El conflicto en Medio Oriente provocó que el precio por barril de petróleo se colocara alrededor de los 100 dólares, cantidad que deja sin rentabilidad a la industria aérea, afirmó George Dimitroff, jefe de valoraciones de Cirium Ascend Consultancy.
De acuerdo a un artículo del especialista, el sector deja de ser rentable cuando el petróleo se sitúa entre 72 y 76 dólares por barril de forma sostenida.
Una semana antes de los ataques de Estados Unidos e Israel a Irán, los cuales iniciaron el 28 de febrero, el costo del crudo promediaba los 65 dólares, pero desde entonces ha alcanzado hasta los 116 dólares.
Dimitroff agregó que aunque las negociaciones de paz podrían llevar a una moderada reducción del precio del Brent en abril, el proveedor de información energética ICIS anticipó que un “riesgo persistente incorporado en los precios” se mantendrá durante el resto del año debido a la incertidumbre sobre la estabilidad regional.
Irán cerró el Estrecho de Ormuz, por donde pasa el 20% del petróleo del mundo y ante esto, los crack spreads están aumentando, lo que significa que el combustible Jet A1 se ve afectado incluso más que el petróleo crudo.
Las aerolíneas de Estados Unidos no tienen cobertura frente al precio del combustible, a diferencia de las europeas y asiáticas, las cuales entre el 45% y 85% de sus necesidades de combustible están cubiertas al menos para el primer semestre de este año.
Además de las implicaciones en el aumento del precio de combustible, Dimitroff dijo en su artículo que el conflicto también ha provocado el cierre de espacio aéreo y puede traer un posible debilitamiento de la demanda aérea tanto en la región como a nivel global.
Sobre el cierre del espacio, comentó que las aerolíneas han tenido que mover sus rutas, lo que implica un mayor gasto operativo y de combustible.
En cuanto a una posible debilitamiento de la demanda, el analista expuso que hay un riesgo serio de que las economías asiáticas —y en menor medida las europeas— se vean afectadas por mayores costos energéticos, e incluso por escasez de combustible si el Estrecho permanece de facto cerrado por más tiempo y se agotan las reservas.

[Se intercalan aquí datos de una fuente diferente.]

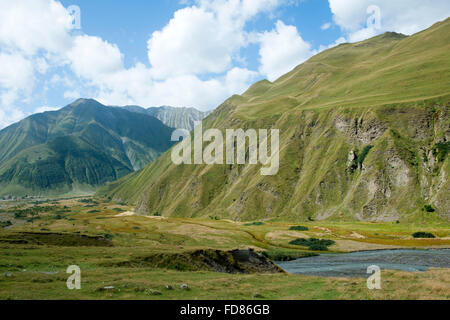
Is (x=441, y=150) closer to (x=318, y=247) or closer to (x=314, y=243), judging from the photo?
(x=314, y=243)

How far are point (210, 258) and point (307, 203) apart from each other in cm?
10706

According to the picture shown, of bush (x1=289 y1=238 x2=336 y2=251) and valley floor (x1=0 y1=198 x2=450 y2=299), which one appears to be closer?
valley floor (x1=0 y1=198 x2=450 y2=299)

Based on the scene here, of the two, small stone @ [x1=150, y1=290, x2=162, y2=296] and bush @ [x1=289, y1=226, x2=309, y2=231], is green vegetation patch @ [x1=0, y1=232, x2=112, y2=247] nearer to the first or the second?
small stone @ [x1=150, y1=290, x2=162, y2=296]

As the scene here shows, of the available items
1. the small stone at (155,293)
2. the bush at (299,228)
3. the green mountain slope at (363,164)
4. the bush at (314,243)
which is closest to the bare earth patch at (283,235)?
the bush at (314,243)

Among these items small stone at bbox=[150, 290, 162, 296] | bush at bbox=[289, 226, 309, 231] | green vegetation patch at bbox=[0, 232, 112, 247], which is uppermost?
small stone at bbox=[150, 290, 162, 296]

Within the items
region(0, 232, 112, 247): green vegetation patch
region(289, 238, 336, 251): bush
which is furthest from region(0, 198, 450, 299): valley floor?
region(289, 238, 336, 251): bush

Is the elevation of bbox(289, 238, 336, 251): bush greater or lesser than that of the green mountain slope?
Result: lesser

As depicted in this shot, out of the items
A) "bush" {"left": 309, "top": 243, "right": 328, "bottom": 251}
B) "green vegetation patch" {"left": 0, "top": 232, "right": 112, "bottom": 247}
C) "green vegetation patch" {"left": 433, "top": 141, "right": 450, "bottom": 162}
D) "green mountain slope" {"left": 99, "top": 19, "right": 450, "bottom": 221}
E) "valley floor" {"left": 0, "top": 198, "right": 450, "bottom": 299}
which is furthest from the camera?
"green mountain slope" {"left": 99, "top": 19, "right": 450, "bottom": 221}

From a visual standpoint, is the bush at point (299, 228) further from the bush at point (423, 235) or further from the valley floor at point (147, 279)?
the valley floor at point (147, 279)

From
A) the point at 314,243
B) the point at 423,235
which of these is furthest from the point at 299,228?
the point at 423,235

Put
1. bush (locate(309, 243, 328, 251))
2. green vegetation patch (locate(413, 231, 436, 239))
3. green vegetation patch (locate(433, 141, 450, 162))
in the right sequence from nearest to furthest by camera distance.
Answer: bush (locate(309, 243, 328, 251))
green vegetation patch (locate(413, 231, 436, 239))
green vegetation patch (locate(433, 141, 450, 162))
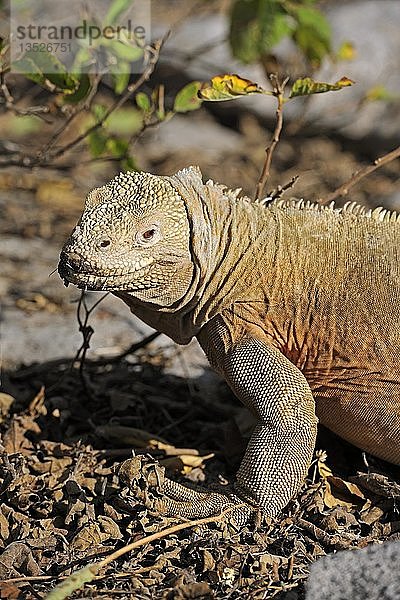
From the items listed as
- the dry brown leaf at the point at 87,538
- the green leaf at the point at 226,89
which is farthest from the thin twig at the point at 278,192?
the dry brown leaf at the point at 87,538

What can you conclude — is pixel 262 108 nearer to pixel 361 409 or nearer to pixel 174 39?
pixel 174 39

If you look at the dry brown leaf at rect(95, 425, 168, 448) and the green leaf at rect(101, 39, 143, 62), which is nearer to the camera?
the dry brown leaf at rect(95, 425, 168, 448)

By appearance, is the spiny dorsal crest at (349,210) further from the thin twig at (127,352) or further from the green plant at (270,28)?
the green plant at (270,28)

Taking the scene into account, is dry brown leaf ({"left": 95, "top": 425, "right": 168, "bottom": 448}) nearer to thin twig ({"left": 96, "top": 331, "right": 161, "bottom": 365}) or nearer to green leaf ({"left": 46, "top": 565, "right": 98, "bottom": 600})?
thin twig ({"left": 96, "top": 331, "right": 161, "bottom": 365})

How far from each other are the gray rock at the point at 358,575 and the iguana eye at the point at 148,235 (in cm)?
195

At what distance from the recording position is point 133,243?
16.4 ft

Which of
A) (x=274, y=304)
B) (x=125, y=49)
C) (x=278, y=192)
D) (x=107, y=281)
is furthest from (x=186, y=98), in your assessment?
(x=107, y=281)

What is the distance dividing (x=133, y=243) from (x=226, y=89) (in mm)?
1248

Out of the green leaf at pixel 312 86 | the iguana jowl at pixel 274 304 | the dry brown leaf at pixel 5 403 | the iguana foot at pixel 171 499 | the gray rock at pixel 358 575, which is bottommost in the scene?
the dry brown leaf at pixel 5 403

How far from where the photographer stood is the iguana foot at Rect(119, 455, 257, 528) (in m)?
5.11

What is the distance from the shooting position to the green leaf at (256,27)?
7918 millimetres

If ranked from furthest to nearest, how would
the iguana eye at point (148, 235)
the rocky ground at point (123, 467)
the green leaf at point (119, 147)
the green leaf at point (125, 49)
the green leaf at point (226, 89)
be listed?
the green leaf at point (119, 147)
the green leaf at point (125, 49)
the green leaf at point (226, 89)
the iguana eye at point (148, 235)
the rocky ground at point (123, 467)

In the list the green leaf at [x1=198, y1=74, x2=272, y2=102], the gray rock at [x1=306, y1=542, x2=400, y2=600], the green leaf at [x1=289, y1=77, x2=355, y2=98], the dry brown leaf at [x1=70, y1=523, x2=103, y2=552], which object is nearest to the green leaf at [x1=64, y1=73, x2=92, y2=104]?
the green leaf at [x1=198, y1=74, x2=272, y2=102]

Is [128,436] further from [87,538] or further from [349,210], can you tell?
[349,210]
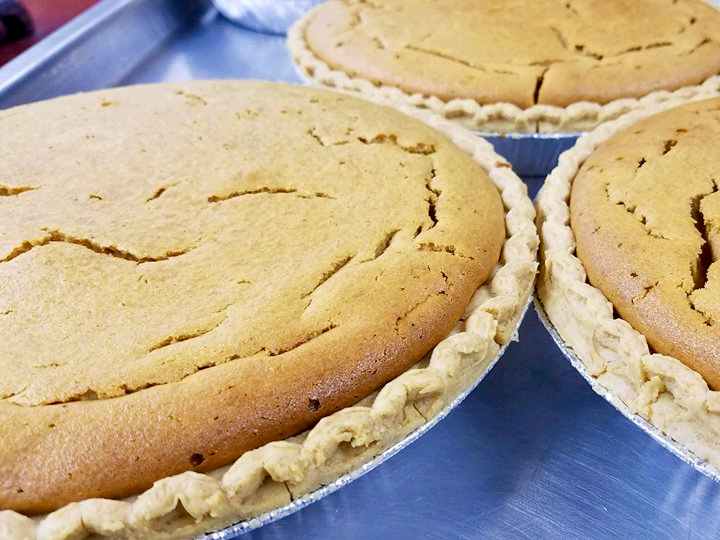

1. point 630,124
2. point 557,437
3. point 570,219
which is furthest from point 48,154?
point 630,124

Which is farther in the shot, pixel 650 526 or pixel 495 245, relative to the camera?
pixel 495 245

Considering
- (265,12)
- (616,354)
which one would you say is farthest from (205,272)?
(265,12)

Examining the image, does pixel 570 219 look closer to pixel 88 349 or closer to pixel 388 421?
pixel 388 421

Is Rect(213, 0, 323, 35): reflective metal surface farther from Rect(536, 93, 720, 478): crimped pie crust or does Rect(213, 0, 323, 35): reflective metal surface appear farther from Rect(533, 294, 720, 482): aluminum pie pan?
Rect(533, 294, 720, 482): aluminum pie pan

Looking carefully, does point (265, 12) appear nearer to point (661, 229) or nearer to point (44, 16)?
point (44, 16)

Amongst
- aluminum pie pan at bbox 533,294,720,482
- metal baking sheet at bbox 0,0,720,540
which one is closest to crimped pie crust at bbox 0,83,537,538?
aluminum pie pan at bbox 533,294,720,482
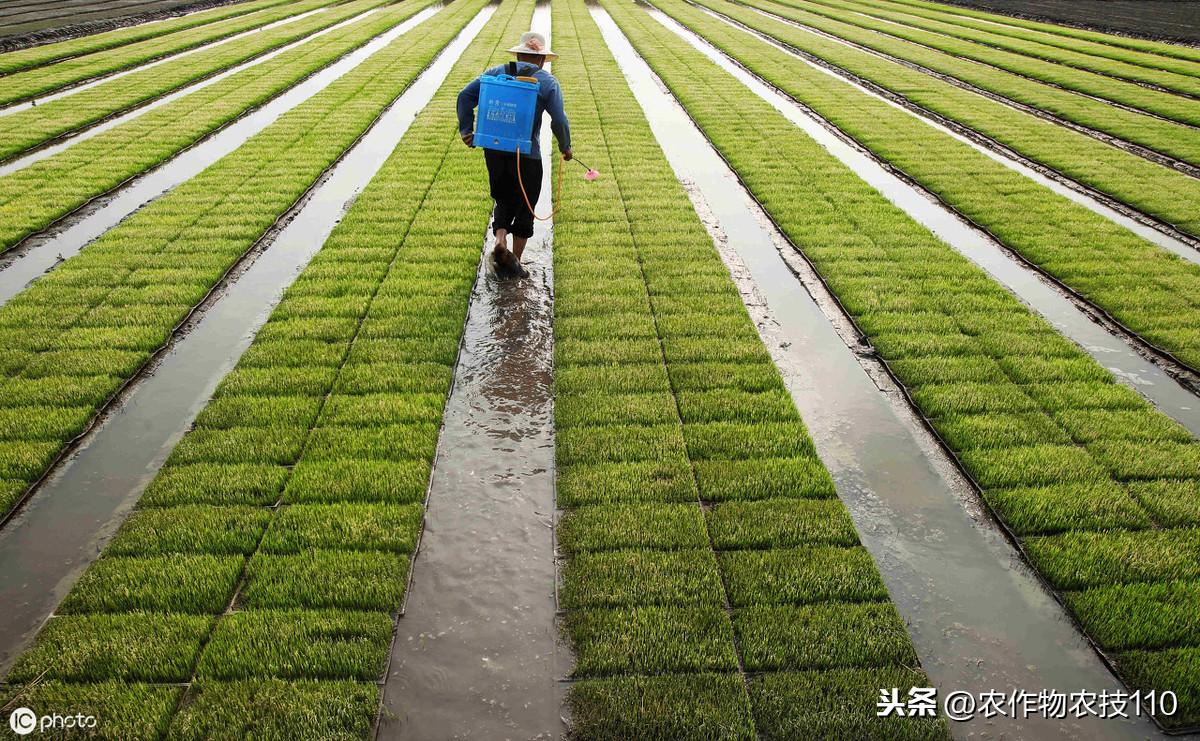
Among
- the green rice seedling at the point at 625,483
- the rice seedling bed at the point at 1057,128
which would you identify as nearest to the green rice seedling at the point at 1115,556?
the green rice seedling at the point at 625,483

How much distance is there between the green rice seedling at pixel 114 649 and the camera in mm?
3453

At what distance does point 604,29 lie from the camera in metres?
31.3

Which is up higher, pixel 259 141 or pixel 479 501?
pixel 259 141

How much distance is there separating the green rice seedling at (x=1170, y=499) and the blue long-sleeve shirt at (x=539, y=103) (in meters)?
5.47

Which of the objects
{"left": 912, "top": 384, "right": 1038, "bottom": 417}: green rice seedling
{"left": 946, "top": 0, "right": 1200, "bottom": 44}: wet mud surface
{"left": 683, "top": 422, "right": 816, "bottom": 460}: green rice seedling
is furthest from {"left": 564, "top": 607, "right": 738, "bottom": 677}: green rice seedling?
{"left": 946, "top": 0, "right": 1200, "bottom": 44}: wet mud surface

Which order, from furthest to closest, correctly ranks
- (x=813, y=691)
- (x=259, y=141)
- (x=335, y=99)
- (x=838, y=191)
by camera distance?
1. (x=335, y=99)
2. (x=259, y=141)
3. (x=838, y=191)
4. (x=813, y=691)

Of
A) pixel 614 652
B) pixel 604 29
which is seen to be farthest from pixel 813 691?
pixel 604 29

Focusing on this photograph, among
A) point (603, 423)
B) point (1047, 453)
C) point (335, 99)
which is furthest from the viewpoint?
point (335, 99)

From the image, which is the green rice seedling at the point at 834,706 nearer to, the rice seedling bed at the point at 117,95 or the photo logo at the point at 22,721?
the photo logo at the point at 22,721

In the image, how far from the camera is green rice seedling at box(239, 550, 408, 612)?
153 inches

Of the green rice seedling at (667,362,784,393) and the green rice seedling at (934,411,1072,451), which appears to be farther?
the green rice seedling at (667,362,784,393)

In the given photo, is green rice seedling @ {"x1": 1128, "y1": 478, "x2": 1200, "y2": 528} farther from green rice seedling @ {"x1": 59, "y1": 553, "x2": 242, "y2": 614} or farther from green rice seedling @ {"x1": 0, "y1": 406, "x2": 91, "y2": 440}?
green rice seedling @ {"x1": 0, "y1": 406, "x2": 91, "y2": 440}

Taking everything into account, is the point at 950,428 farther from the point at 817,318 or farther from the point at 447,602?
the point at 447,602

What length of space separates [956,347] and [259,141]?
40.3 ft
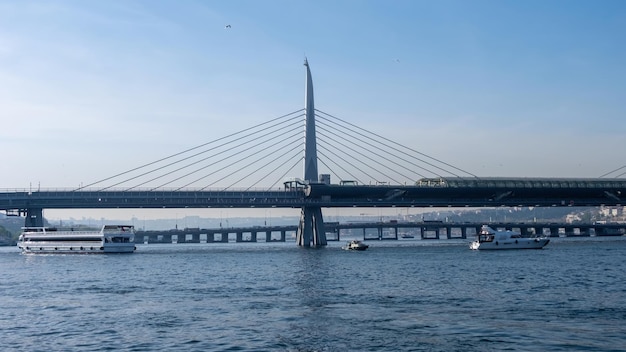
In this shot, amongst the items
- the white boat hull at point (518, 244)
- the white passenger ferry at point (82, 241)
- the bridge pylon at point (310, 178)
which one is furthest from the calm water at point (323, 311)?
the bridge pylon at point (310, 178)

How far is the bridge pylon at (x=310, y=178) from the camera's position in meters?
132

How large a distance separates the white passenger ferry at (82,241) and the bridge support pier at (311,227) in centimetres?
3217

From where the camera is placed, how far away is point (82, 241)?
12381 cm

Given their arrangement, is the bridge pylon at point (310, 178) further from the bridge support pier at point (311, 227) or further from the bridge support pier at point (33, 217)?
the bridge support pier at point (33, 217)

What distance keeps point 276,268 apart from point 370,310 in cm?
3758

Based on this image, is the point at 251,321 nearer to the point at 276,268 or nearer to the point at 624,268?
the point at 276,268

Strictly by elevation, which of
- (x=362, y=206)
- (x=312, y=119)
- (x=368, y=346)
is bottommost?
(x=368, y=346)

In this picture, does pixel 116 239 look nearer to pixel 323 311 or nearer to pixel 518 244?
pixel 518 244

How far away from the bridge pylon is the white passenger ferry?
31822mm

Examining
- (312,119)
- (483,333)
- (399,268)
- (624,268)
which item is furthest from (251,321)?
(312,119)

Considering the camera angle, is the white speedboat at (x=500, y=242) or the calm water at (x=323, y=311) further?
the white speedboat at (x=500, y=242)

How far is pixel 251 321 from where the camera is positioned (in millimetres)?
38656

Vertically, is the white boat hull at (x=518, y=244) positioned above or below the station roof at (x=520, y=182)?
below

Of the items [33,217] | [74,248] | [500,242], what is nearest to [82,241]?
[74,248]
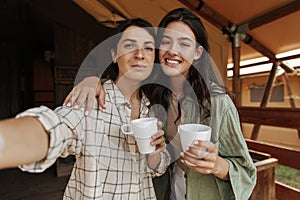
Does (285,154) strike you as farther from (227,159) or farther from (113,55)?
(113,55)

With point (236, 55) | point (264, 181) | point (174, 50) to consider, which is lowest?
point (264, 181)


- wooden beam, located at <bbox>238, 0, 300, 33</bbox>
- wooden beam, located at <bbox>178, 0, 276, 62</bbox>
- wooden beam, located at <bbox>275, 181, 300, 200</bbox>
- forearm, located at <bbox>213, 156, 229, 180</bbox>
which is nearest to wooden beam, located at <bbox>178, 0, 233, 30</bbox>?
wooden beam, located at <bbox>178, 0, 276, 62</bbox>

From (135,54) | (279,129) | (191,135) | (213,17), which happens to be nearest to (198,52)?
(135,54)

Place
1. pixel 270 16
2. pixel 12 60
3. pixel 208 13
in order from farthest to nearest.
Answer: pixel 12 60 → pixel 208 13 → pixel 270 16

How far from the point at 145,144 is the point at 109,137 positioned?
0.33 ft

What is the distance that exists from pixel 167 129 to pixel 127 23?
0.37m

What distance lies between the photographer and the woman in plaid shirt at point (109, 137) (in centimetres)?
44

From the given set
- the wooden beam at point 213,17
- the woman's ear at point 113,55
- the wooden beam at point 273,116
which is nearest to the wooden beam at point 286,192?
the wooden beam at point 273,116

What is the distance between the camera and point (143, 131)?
0.61 metres

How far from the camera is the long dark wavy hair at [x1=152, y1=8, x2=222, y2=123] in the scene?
79 cm

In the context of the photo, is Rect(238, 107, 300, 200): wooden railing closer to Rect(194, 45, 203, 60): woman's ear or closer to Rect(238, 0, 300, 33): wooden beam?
Rect(238, 0, 300, 33): wooden beam

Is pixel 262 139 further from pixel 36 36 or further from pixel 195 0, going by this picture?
pixel 36 36

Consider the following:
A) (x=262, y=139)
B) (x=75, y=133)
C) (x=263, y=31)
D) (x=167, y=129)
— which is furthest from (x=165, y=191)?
(x=262, y=139)

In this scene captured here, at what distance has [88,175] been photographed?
2.04 feet
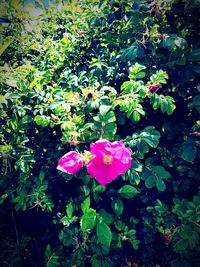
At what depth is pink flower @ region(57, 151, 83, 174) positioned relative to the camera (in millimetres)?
1198

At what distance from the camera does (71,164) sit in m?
1.21

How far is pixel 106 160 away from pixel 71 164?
0.20 m

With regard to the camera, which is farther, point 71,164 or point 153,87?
point 153,87

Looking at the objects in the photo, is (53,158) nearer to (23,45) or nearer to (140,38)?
(140,38)

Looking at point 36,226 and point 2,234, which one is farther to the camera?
point 36,226

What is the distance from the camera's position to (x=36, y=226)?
1.71 m

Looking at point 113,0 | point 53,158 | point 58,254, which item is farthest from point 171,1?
point 58,254

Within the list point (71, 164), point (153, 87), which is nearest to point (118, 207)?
point (71, 164)

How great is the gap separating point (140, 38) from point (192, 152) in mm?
835

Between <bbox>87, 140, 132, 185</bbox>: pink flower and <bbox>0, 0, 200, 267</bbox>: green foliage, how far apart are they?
147 mm

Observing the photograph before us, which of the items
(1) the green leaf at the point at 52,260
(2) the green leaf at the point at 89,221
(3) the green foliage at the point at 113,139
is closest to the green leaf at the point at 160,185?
(3) the green foliage at the point at 113,139

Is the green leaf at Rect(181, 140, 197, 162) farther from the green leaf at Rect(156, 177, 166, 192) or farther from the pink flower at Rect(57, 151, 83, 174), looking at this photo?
the pink flower at Rect(57, 151, 83, 174)

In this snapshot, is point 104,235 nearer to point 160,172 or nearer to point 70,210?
point 70,210

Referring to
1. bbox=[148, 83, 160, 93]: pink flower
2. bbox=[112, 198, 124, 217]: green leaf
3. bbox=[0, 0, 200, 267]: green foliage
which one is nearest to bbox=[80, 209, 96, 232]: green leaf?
bbox=[0, 0, 200, 267]: green foliage
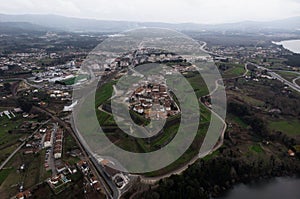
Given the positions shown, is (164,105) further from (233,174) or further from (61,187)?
(61,187)

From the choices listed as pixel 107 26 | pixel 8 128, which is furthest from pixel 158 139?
pixel 107 26

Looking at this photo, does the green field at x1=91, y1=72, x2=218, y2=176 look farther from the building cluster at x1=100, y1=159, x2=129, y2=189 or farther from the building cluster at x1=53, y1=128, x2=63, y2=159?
the building cluster at x1=53, y1=128, x2=63, y2=159

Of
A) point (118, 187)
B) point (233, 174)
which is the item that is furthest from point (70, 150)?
point (233, 174)

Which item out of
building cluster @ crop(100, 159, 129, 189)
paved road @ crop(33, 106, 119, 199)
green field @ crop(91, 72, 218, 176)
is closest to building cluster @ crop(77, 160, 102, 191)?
paved road @ crop(33, 106, 119, 199)

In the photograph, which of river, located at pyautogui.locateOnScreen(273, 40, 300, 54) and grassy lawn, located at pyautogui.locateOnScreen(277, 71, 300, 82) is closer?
grassy lawn, located at pyautogui.locateOnScreen(277, 71, 300, 82)

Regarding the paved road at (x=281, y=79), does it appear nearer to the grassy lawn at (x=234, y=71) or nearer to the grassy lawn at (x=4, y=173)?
the grassy lawn at (x=234, y=71)

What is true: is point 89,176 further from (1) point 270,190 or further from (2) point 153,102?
(1) point 270,190
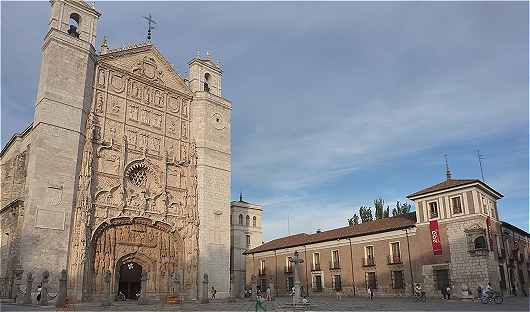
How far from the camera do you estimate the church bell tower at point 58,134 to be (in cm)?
2283

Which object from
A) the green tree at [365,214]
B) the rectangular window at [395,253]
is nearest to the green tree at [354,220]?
the green tree at [365,214]

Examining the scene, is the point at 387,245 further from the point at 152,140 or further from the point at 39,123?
the point at 39,123

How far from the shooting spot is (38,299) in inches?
826

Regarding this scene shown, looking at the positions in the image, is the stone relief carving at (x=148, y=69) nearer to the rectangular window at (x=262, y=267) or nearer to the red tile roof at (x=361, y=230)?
the red tile roof at (x=361, y=230)

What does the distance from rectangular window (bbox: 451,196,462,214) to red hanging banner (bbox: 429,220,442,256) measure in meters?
1.44

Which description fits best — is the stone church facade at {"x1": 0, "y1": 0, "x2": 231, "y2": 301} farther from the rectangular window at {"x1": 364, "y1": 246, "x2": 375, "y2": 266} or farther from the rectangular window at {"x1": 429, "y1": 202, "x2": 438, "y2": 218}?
the rectangular window at {"x1": 429, "y1": 202, "x2": 438, "y2": 218}

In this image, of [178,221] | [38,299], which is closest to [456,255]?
[178,221]

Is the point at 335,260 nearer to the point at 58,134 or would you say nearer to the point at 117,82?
the point at 117,82

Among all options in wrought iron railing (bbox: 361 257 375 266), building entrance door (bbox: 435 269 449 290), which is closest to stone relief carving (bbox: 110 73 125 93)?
wrought iron railing (bbox: 361 257 375 266)

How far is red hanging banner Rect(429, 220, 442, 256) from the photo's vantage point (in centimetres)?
2757

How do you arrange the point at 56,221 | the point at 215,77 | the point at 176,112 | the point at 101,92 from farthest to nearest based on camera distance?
the point at 215,77, the point at 176,112, the point at 101,92, the point at 56,221

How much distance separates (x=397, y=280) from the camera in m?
30.0

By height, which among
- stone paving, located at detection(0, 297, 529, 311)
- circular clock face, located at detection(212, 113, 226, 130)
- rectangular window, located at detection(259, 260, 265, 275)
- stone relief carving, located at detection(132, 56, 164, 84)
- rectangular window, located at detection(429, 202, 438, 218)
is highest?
stone relief carving, located at detection(132, 56, 164, 84)

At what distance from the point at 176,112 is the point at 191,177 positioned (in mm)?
5422
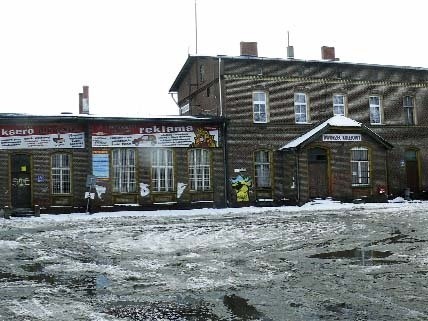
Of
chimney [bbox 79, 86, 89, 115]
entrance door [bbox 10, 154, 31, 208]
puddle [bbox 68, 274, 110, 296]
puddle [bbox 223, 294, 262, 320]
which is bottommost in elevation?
puddle [bbox 223, 294, 262, 320]

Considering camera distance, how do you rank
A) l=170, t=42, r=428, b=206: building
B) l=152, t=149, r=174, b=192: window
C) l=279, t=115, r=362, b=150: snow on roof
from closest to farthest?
l=152, t=149, r=174, b=192: window, l=279, t=115, r=362, b=150: snow on roof, l=170, t=42, r=428, b=206: building

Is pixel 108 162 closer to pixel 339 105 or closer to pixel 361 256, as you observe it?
pixel 339 105

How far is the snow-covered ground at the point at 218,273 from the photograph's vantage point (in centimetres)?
600

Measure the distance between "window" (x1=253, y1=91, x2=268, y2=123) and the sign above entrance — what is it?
3.23m

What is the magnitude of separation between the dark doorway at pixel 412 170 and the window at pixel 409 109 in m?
1.83

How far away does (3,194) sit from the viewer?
885 inches

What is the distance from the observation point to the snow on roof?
25547 mm

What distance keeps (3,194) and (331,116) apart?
17116 mm

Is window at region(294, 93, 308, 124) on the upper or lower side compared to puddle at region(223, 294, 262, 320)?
upper

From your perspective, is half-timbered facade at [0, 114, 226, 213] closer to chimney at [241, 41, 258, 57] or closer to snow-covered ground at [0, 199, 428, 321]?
chimney at [241, 41, 258, 57]

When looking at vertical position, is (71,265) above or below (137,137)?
below

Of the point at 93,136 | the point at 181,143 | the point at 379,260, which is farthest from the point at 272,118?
the point at 379,260

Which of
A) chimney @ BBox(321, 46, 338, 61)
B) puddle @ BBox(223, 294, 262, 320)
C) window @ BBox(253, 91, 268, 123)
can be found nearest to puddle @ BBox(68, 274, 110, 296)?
puddle @ BBox(223, 294, 262, 320)

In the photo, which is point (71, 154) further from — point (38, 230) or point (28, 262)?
point (28, 262)
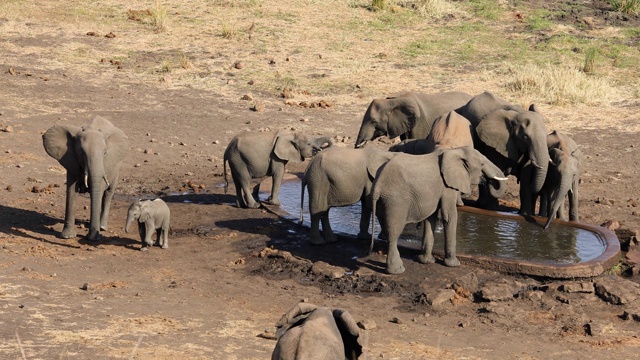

Esta situación sería crítica justo en un momento en el que los fabricantes planean un aumento en la producción de aviones para los siguientes tres años.
Además, si el conflicto se prolonga hasta unos dos meses, el riesgo en la demanda de viajes crecerá exponencialmente.
“En una primera fase, podría afectar las tarifas de arrendamiento de aeronaves, y posteriormente los valores de mercado de los aviones, siendo los modelos más antiguos y fuera de producción los más vulnerables”, relató Dimitroff.
“Las aerolíneas que operan aviones de fuselaje ancho más antiguos y menos eficientes en vuelos de largo alcance serían las más afectadas, a menos que cuenten con coberturas de combustible a precios bajos”, agregó.